Era de tardezinha e Luís estava cansado, logico que ele não tinha medo de ir à noite, porém, ele encontrava-se bastante abatido do dia de trabalho árduo. Com a esperança de encontrar hospitalidade, Luís bateu na porta do pequeno casebre e uma das crianças o atendeu.
- Sim?
- Tem adulto em casa?
- Oh, Vô!!!!!!!!!
- Não grita peste! Eu sou velho e não surdo!!! – De dentro da casa surgiu um senhor, na faixa dos 70 anos de idade, ele era pardo, sua pele era queimada do sol que o castigara durante a maior
parte da juventude e da vida, tinha olhos castanhos e sua coluna fazia um pequeno arco dando-lhe
mais ainda a aparência de matusalém, os dedos enrugados e a magreza completavam sua aparência que contrastava o ambiente.
- Boa tarde sinhô!
- Algum problema?
- É que eu estou a trabalho, eu sou peão das redondezas, tô cansado e já andei de mais!
Queria um canto pra passar a noite. Não me importo com coisa chique só quero um teto pra me cobrir e parede pra me proteger.
- Hum – O velho semicerrou os olhos, parecia não acreditar muito, parecia desconfiado, é
claro que não daria nada de graça para um desconhecido.

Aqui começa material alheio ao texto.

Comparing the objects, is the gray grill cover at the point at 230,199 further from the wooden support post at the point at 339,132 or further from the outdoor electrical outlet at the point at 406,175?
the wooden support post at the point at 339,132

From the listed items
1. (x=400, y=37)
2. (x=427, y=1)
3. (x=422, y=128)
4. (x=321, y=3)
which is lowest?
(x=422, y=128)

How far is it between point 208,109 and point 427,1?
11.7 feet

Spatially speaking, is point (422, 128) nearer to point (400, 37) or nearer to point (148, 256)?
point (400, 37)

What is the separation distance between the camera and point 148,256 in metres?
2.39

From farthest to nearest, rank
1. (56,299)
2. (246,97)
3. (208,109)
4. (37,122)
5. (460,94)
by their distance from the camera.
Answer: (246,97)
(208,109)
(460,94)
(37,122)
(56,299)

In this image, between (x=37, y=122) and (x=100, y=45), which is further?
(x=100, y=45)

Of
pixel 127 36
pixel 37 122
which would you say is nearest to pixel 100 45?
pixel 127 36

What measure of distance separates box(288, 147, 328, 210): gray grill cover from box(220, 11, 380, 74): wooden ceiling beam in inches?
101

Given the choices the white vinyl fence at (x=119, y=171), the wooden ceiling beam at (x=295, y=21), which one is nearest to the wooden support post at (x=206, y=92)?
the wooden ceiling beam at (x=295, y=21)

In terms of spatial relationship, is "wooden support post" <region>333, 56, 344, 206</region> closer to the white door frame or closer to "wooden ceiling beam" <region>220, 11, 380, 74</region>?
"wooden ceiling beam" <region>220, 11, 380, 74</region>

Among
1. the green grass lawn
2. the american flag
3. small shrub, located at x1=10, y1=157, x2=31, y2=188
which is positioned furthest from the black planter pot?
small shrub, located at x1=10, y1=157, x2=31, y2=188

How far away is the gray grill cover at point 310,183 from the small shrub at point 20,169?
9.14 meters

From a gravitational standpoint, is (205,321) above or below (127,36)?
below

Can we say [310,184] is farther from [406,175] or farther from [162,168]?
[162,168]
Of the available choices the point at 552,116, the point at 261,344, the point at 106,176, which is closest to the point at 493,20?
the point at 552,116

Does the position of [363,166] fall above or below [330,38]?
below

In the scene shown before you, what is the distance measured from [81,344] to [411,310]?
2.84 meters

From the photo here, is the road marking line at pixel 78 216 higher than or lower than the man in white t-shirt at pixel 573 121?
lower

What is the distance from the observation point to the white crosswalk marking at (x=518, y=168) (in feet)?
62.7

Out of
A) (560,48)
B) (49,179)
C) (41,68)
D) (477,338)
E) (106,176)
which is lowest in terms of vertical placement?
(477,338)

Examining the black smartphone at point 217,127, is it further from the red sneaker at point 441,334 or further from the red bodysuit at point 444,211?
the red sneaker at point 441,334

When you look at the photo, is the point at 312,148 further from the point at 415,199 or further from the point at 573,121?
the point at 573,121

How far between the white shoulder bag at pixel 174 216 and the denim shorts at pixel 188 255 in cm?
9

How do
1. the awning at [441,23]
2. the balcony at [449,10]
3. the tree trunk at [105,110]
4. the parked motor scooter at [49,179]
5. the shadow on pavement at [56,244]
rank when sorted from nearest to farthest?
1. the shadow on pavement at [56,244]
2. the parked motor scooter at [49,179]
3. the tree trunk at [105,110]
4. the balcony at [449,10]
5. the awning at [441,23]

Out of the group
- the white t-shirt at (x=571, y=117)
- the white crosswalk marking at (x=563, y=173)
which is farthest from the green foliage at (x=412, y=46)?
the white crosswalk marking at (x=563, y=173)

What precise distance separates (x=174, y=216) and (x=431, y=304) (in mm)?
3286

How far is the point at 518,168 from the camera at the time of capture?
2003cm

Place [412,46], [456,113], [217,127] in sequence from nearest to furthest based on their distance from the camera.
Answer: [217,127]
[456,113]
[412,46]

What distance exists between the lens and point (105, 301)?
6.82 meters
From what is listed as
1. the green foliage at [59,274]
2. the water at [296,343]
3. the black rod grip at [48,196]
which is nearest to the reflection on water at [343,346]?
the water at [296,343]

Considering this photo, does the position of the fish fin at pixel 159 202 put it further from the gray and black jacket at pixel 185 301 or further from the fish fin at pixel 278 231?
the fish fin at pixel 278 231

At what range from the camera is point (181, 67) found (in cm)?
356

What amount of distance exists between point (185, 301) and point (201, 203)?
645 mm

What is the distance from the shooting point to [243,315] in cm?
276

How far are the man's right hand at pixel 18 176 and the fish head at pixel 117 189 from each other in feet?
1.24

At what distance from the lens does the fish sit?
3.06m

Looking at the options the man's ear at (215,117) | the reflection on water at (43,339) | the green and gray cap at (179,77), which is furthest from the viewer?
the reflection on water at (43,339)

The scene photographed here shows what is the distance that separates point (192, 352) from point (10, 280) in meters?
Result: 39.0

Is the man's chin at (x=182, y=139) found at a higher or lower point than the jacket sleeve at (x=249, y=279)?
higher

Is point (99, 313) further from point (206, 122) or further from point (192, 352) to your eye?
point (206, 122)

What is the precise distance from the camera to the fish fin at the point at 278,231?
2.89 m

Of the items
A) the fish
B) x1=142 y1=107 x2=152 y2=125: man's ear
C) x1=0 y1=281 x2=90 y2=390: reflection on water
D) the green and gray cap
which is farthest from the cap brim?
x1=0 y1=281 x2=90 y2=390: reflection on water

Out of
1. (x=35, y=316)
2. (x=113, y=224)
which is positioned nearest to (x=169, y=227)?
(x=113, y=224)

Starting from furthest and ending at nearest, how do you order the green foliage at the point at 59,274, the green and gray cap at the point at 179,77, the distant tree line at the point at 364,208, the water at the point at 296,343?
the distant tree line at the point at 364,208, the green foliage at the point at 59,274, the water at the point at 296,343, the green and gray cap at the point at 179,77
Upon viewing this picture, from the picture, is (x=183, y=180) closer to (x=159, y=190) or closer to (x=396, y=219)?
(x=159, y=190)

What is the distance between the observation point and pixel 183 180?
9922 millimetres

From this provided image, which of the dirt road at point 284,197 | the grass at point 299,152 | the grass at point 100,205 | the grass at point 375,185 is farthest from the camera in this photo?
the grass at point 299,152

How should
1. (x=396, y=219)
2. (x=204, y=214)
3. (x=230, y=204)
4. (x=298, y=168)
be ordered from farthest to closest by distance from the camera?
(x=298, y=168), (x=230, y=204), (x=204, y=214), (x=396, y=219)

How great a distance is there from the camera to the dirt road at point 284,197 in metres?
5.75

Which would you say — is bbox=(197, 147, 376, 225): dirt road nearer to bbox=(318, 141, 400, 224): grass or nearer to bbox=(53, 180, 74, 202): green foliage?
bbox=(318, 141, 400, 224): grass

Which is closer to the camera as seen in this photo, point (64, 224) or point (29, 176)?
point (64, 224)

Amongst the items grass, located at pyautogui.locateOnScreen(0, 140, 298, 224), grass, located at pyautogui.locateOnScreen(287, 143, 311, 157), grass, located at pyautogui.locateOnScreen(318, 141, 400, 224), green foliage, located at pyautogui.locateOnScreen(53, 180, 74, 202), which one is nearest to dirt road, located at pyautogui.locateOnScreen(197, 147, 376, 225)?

- Eu pago, não muito, mas pago.
- Acho que não sou barato, nem tô a venda, acho que… Hum, num sei não.
- Por favor! Eu só quero passar a noite sinhô, eu iria se não tivesse tão cansado.
- Tu ia andar no sertão? Por essas bandas? De noite?
- Ah, eu não tenho medo de nada não.
- Pois deveria ter sô! Olha, como tu parece corajoso eu vou deixar tu ficar, mas olha, é só essa
noite.
- Obrigado sinhô!
- Entra ai rapaz.
Luís ficou feliz com aquilo, era sem duvida uma boa noticia, certeza de que iria ouvir uma
historia assustadora relacionada a uma lenda das redondezas e pronto, mas aquilo era coisa de velho, era só um monte de baboseira que Luís sabia que não era verdade, não passava de historinha pra fazer a criançada se quietar.
- Obrigada sinhô.
- Meu nome é Zé.
- Brigado seu Zé!
- Não liga pras criança, eles são peste quando querem.
- Se preocupe não, eu cresci com mais sete irmão, sempre vivi na fuzaca.
- Mas qual teu nome?
- Meus nome é Luís.
- Se acomode ai Luís.
O casebre era modesto, tinham alguns moveis de madeira, uma cadeira simples e uma mesa de plástico, não tinham eletrodomésticos, havia um pequeno forno a lenha tão simples quanto o chão
batido, a casa era dividida em duas partes, no primeiro cômodo ficavam redes atadas, uma mesa
simples com cadeiras de plástico e em cima da mesa haviam copos e pratos de alumínio, no segundo cômodo ficavam apenas o forno a lenha e uma estante de madeira em que muito provavelmente guardavam as roupas, em cima da estante ficava um pente e um espelho simples, mas, grande. Ao lado do forno havia uma prateleira com algumas panelas e pratos de alumínio.
- Tu pode dormir numa rede que fica do lado da minha, mas se eu desconfiar de algo, te meto
bala.
- Obrigada, prometo, não vou fazer nada e prometo que pago a estadia.
Com o passar da noite e depois do jantar de canja Luís começou a ouvir as historias do velho, ele iria ouvir por educação, mas não queria, queria dormir, como não estava em condições de não escutar e ele sabia que poderia ser interpretado como falta de educação não ouvir ele preferiu escutar a pequena “historinha”.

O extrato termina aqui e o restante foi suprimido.